There are currently nine pools for staking, out of which only two have generated meaningful rewards for stakers (based on average rewards shared). As per staking rewards, ZRX stakers receive approximately 2% in staking rewards which may not be enough for users; this is evident from the observation as only 5.4% of the circulating supply is staked. Ceteris paribus, if more users decide to stake, the APY will drop further, making things worse.

Curve

Curve improvised upon the constant product market function to offer a constant sum market function for pricing trades. It facilitates swaps of stablecoins (USDC, USDT, DAI, sUSD, etc.) and highly correlated assets (WBTC and sBTC, sETH and ETH, and so on). The constant sum function allows Curve to support large trades with limited slippage.

Curve is one of the most used DeFi products. It leads the DEX space in terms of Total Value Locked (TVL), with over $4 billion locked in the protocol.

Value accrual

CRV is the governance token of Curve. All the Curve pools charge a 0.04% fee currently. 50% of the fee goes to LPs, and the rest goes to veCRV holders who are DAO (Decentralised Autonomous Organisation) members. veCRV stands for vote-escrowed CRV; it is CRV locked for a time period.

1inch

1inch is an exchange aggregator that can split a single trade and bring liquidity from different exchanges. It gets liquidity and the best price from various exchanges, thereby making trades more straightforward. As 1inch sources liquidity from multiple DEXes, users don’t have to spend gas numerous times to approve the same token. 1inch also has a gas token called Chi which allows users to tokenise gas and manage the gas price volatility better.

◆ Your task: Pick up the passage on decentralized exchange tokens after its last sentence and continue it.

◆ Source data:
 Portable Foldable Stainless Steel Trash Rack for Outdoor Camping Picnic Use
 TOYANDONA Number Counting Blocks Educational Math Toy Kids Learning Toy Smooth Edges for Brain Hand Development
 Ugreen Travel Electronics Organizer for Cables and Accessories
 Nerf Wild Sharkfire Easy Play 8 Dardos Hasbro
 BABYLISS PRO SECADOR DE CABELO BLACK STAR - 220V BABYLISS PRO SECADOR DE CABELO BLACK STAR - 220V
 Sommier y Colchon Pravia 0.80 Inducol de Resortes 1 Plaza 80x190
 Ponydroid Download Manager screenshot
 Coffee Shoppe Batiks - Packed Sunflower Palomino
---
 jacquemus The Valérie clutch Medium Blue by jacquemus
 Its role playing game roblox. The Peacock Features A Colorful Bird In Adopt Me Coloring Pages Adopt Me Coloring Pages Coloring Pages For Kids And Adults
...
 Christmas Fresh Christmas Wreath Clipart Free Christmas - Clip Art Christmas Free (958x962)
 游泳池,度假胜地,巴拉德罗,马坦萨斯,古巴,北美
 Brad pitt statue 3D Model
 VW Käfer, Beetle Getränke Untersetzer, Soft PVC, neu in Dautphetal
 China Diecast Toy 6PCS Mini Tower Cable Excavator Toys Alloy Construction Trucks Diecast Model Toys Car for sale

◆ Task result:
1inch was one of the first protocols to have an integration with the Binance Smart Chain, indicating that the team are nimble to deploy on non-Ethereum chains in case there is traction.

Value accrual

1INCH is the governance token of 1inch DEX aggregator.
1inch team has also launched a DEX called Mooniswap that uses virtual balances to take care of the slippage issue. It charges a 0.3% swap fee, of which 5% goes as a referral fee (to incentivise integrations with wallets and other services that increase trading volume and additional income for liquidity providers), and the rest goes to LPs.

The 1inch Pathfinder works such that users get the latest and best prices for a swap. The swap price may change by the time a transaction is mined, resulting in a spread surplus. As of now, the entire surplus goes to referrers. In future, this can be changed, and part of the surplus could go to the governance participants.

Balancer

Balancer is a generalised implementation of Uniswap, which allows LPs to create pools with more than two assets, i.e. Balancer is a multi-token automated market-making protocol. It generalises Uniswap’s x*y = k model for multiple tokens, and a pool could have up to eight tokens in Balancer’s first version. Liquidity providers can use these pools as portfolio rebalancing tool whereby they also earn a fee on trading instead of paying a fee for rebalancing.

Balancer does not charge a fee for trading. The liquidity pools are funded by investors. However, pool creators can set a swap fee. This fee currently ranges from 0.01% to 10% for different pools.

Theoretically, Balancer does everything that Uniswap and Sushiswap do, plus a bit more. However, in terms of volume and number of active users, Balancer lags both the DEXes by a wide margin. This gap likely exists because of Balancer’s fragmented user experience, as different pools charge an inconsistent fee.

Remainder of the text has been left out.